Polycystic ovary syndrome and epithelial-mesenchymal transition: Mendelian randomization and single-cell analysis insights

The process of epithelial-mesenchymal transition (EMT) may promote fibrosis in ovarian tissue related to polycystic ovary syndrome (PCOS), thus affecting ovarian function and hormonal balance. This study aimed to explore key genes associated with EMT in PCOS and their potential molecular regulatory mechanisms, exclusively from the perspective of transcriptomics and single-cell RNA sequencing (scRNA-seq), combined with Mendelian Randomization (MR) analysis. The dataset for PCOS and EMT-related genes (EMT-RGs) were sourced from public databases. The key genes in this study were identified via differential expression analysis, MR, and evaluation of expression levels. Enrichment analysis and a series of functional analyses were conducted on these genes to further elucidate their potential mechanisms. Subsequently, using scRNA-seq data and validation of the expression of key genes, key cell group in PCOS were identified, followed by pseudo-time and cell communication analyses to provide deeper insights. Three key genes, NUCB2 [odds ratio (OR) = 0.8634, 95% confidence interval (CI): 0.8145–0.9152, P < 0.0001], PGF (OR = 0.8393, 95% CI: 0.7185–0.9805, P < 0.05), and CRIM1 (OR = 0.7539, 95% CI: 0.6556-0.670, P < 0.0001), were identified as having a unidirectional causal association with PCOS and were associated with a reduced risk of PCOS. In public datasets, NUCB2 exhibited significantly increased expression in PCOS samples, while PGF and CRIM1 showed the opposite trends. These three genes were enriched in pathways related to cellular functions, metabolic processes, and the operation of the nervous system, and they were co-expressed in smooth muscle.
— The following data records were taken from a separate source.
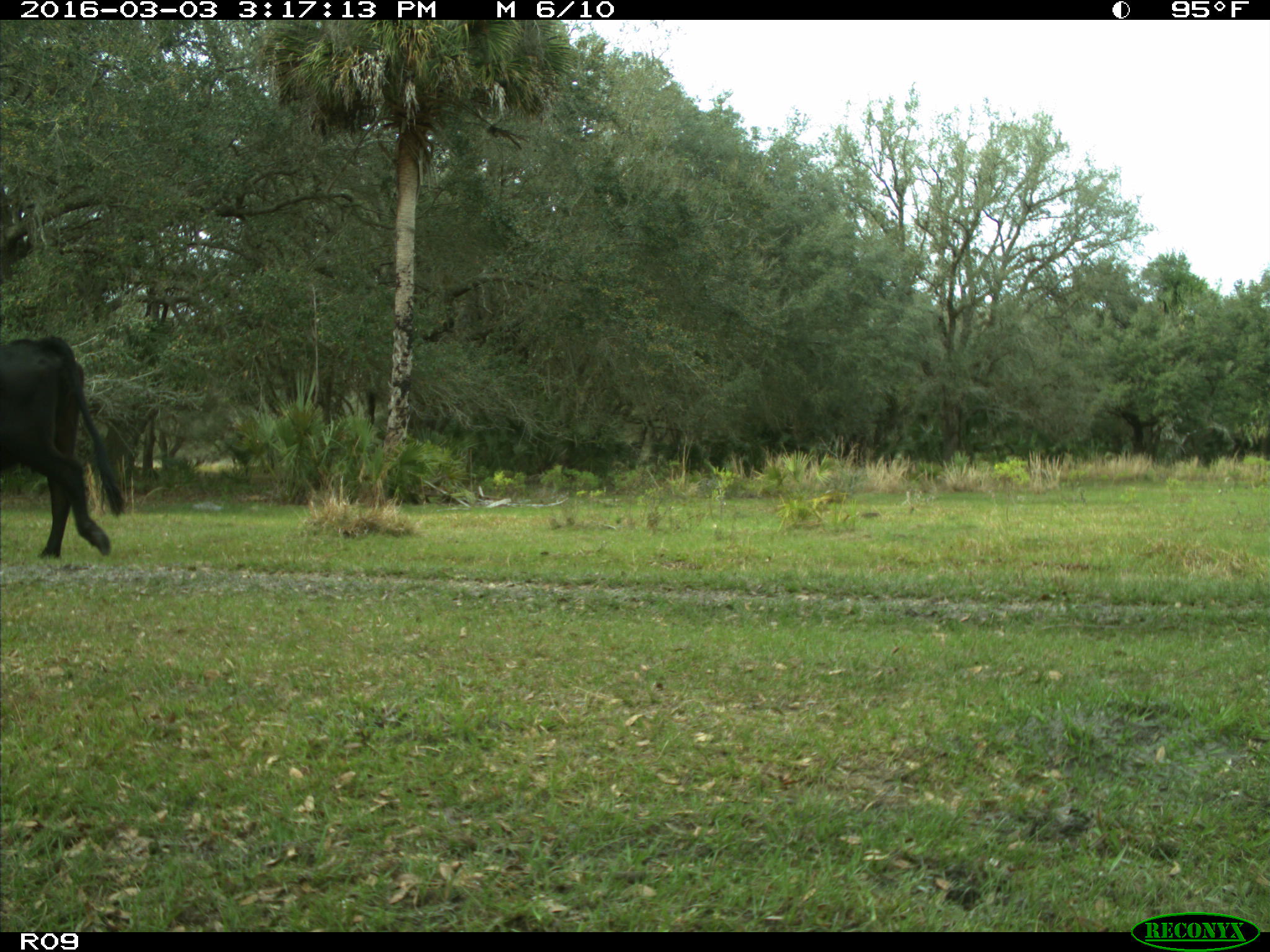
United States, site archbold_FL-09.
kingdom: Animalia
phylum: Chordata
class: Mammalia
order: Artiodactyla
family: Bovidae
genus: Bos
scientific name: Bos taurus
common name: domestic cow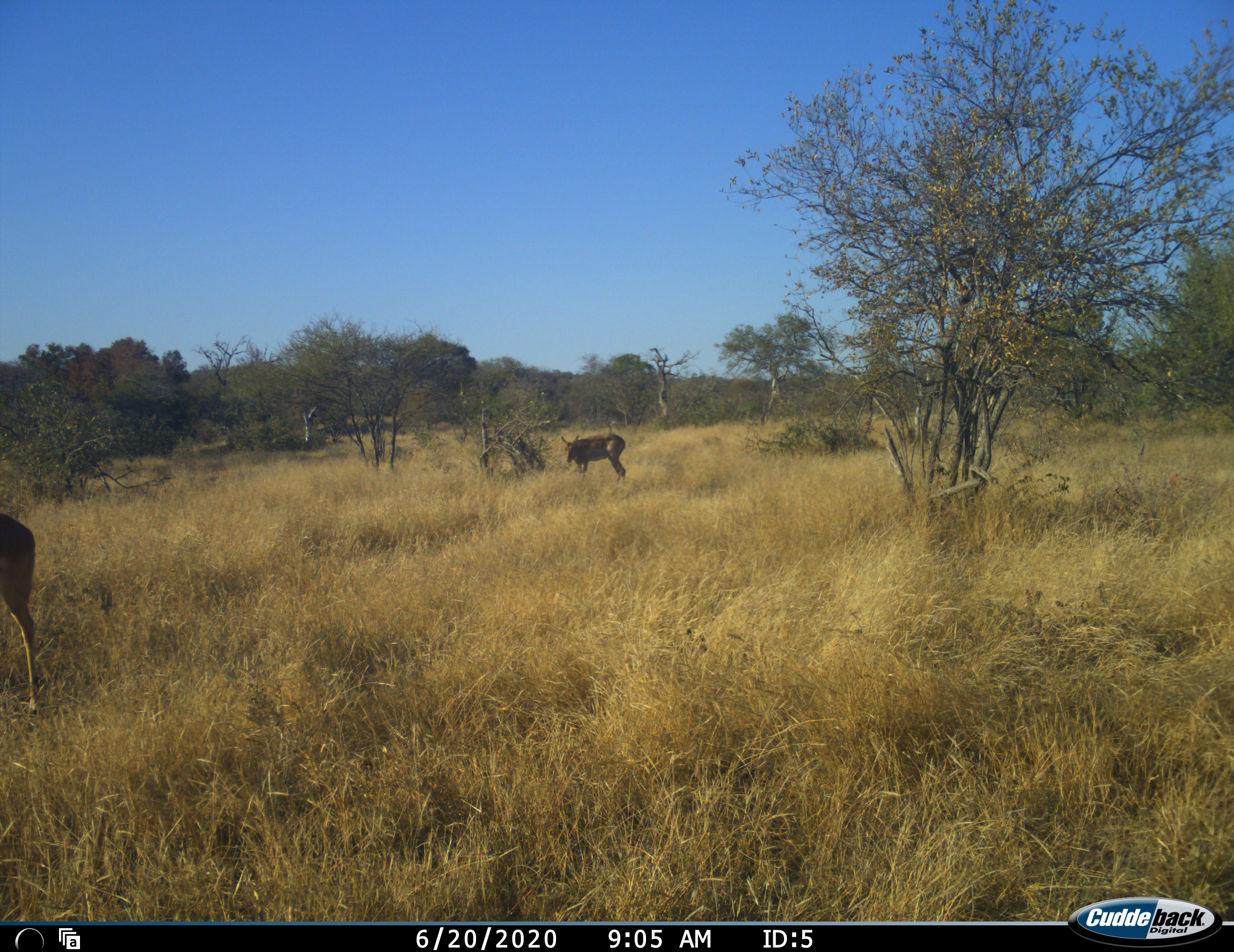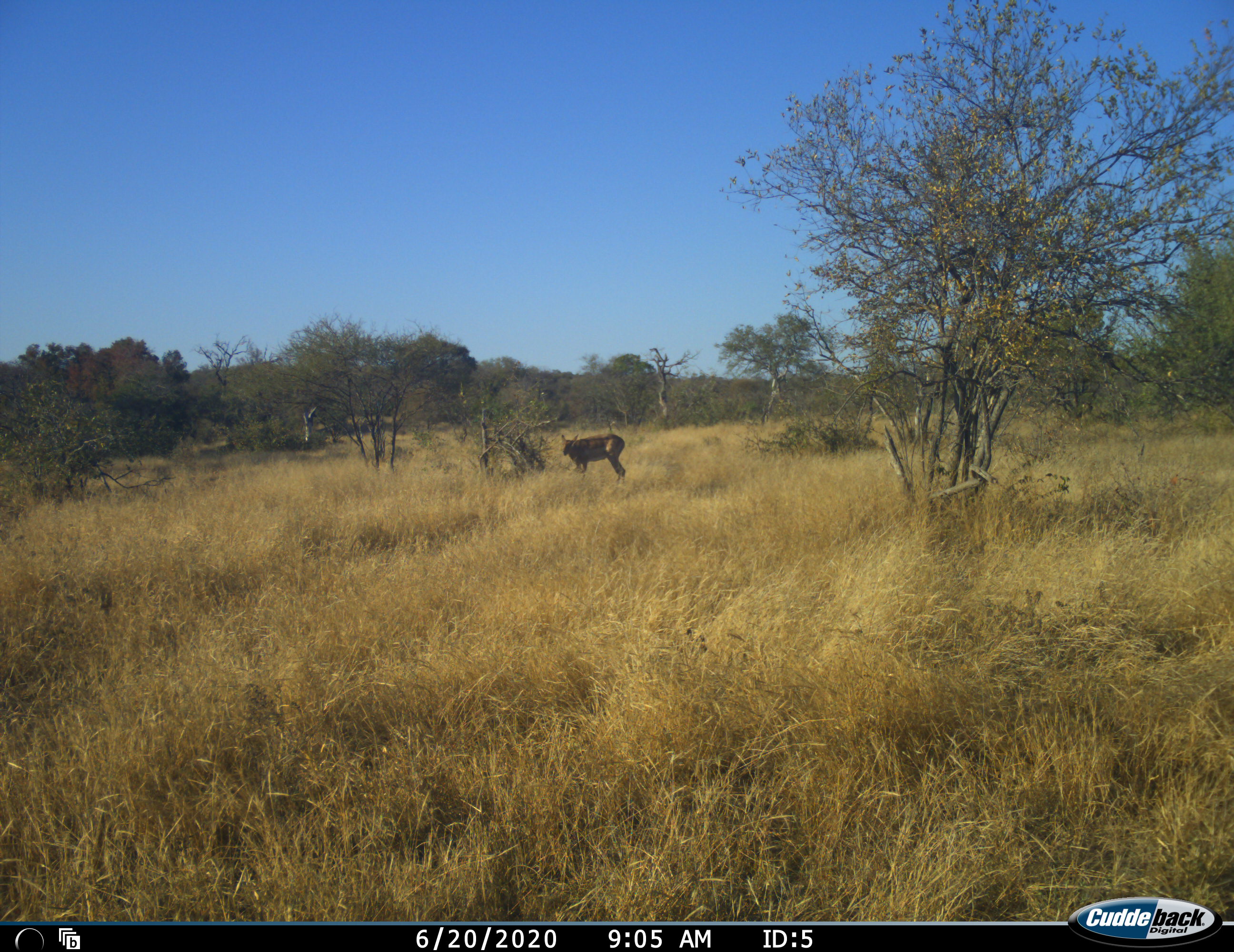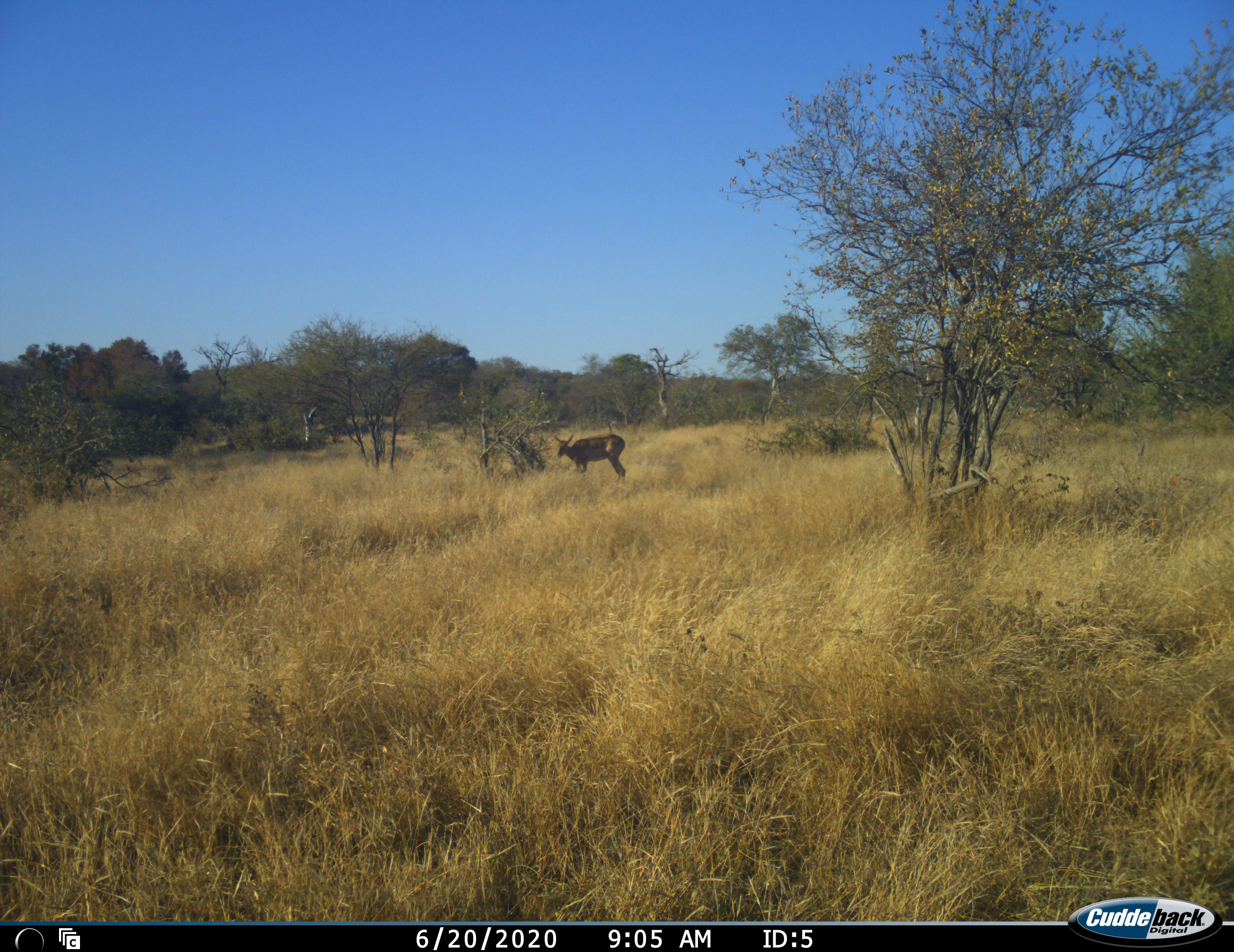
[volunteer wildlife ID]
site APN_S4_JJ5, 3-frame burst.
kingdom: Animalia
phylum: Chordata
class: Mammalia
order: Artiodactyla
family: Bovidae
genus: Aepyceros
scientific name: Aepyceros melampus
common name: impala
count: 2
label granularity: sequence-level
Additionally, five cell clusters were annotated, among which fibroblasts were identified as key cells due to their highest expression of all three key genes. Further analysis revealed a bifurcation event occurring during the mid-development stage of fibroblasts, with PCOS samples displaying a higher abundance of fibroblasts. In PCOS samples, fibroblasts exhibited more extensive communication with secretory epithelial cells, indicating a more complex intercellular interaction within this condition. This study identified three EMT-RGs: NUCB2, PGF, and CRIM1, which were associated with a reduced risk of PCOS, with fibroblast identified as a key cell group in the disease's pathology. This provides new insights for PCOS research.